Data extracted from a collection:

════════════════

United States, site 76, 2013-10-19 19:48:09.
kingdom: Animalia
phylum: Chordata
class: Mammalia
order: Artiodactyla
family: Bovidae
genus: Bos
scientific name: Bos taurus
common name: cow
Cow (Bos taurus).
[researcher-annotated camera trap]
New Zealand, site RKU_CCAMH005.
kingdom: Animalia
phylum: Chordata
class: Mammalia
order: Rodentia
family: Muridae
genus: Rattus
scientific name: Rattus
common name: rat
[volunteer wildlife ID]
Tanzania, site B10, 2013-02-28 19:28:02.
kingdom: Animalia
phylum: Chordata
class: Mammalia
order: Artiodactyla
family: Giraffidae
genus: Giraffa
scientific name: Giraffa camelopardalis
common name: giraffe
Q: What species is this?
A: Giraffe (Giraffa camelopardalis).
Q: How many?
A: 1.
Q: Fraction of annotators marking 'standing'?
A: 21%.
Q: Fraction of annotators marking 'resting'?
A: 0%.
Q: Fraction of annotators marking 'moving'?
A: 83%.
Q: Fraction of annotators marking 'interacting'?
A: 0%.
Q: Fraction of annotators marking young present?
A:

════════════════

Task instructions —
Return the records in their entirety. Keep every character as it is.

Exercise solution —
United States, site 76, 2013-10-19 19:48:09.
kingdom: Animalia
phylum: Chordata
class: Mammalia
order: Artiodactyla
family: Bovidae
genus: Bos
scientific name: Bos taurus
common name: cow
Cow (Bos taurus).
[researcher-annotated camera trap]
New Zealand, site RKU_CCAMH005.
kingdom: Animalia
phylum: Chordata
class: Mammalia
order: Rodentia
family: Muridae
genus: Rattus
scientific name: Rattus
common name: rat
[volunteer wildlife ID]
Tanzania, site B10, 2013-02-28 19:28:02.
kingdom: Animalia
phylum: Chordata
class: Mammalia
order: Artiodactyla
family: Giraffidae
genus: Giraffa
scientific name: Giraffa camelopardalis
common name: giraffe
Q: What species is this?
A: Giraffe (Giraffa camelopardalis).
Q: How many?
A: 1.
Q: Fraction of annotators marking 'standing'?
A: 21%.
Q: Fraction of annotators marking 'resting'?
A: 0%.
Q: Fraction of annotators marking 'moving'?
A: 83%.
Q: Fraction of annotators marking 'interacting'?
A: 0%.
Q: Fraction of annotators marking young present?
A:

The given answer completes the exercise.